■ INSTRUCTIONS FOR THE TASK
Turn every line of the entries below into a numbered list, skipping any blank lines.

== GIVEN ENTRIES

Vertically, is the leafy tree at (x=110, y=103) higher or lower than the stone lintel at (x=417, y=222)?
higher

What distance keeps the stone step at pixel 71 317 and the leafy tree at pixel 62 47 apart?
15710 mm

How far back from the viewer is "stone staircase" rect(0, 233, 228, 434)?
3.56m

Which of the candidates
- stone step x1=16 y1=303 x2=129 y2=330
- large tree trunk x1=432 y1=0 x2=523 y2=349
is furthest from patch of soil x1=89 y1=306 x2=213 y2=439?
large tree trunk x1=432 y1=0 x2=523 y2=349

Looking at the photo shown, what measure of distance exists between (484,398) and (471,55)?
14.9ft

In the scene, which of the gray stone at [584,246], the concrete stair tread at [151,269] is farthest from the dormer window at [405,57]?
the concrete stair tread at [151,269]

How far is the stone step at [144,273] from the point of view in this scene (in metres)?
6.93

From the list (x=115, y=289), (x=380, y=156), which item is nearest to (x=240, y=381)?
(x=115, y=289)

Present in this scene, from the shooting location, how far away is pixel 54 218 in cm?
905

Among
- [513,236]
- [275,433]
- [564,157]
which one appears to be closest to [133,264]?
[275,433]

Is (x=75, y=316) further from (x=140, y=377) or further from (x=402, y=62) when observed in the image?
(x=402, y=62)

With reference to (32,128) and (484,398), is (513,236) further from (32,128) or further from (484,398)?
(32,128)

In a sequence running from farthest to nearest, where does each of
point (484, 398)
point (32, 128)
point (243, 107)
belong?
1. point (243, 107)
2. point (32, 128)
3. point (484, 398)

====

■ SOLUTION
1. Vertically, is the leafy tree at (x=110, y=103) higher or lower than the stone lintel at (x=417, y=222)?
2. higher
3. What distance keeps the stone step at pixel 71 317 and the leafy tree at pixel 62 47 apart?
4. 15710 mm
5. How far back from the viewer is "stone staircase" rect(0, 233, 228, 434)?
6. 3.56m
7. Which of the candidates
8. - stone step x1=16 y1=303 x2=129 y2=330
9. - large tree trunk x1=432 y1=0 x2=523 y2=349
10. is furthest from patch of soil x1=89 y1=306 x2=213 y2=439?
11. large tree trunk x1=432 y1=0 x2=523 y2=349
12. Looking at the photo shown, what measure of distance exists between (484,398) and (471,55)?
13. 14.9ft
14. In the scene, which of the gray stone at [584,246], the concrete stair tread at [151,269] is farthest from the dormer window at [405,57]?
15. the concrete stair tread at [151,269]
16. How far is the stone step at [144,273] from the point of view in this scene (in metres)?
17. 6.93
18. From the list (x=115, y=289), (x=380, y=156), which item is nearest to (x=240, y=381)?
19. (x=115, y=289)
20. Present in this scene, from the shooting location, how far away is pixel 54 218 in cm?
21. 905
22. Among
23. - [513,236]
24. - [275,433]
25. - [564,157]
26. which one appears to be closest to [133,264]?
27. [275,433]
28. Is (x=75, y=316) further from (x=140, y=377) or further from (x=402, y=62) when observed in the image?
29. (x=402, y=62)
30. With reference to (32,128) and (484,398), is (513,236) further from (32,128) or further from (484,398)?
31. (32,128)
32. In a sequence running from farthest to nearest, where does each of
33. point (484, 398)
34. point (32, 128)
35. point (243, 107)
36. belong?
37. 1. point (243, 107)
38. 2. point (32, 128)
39. 3. point (484, 398)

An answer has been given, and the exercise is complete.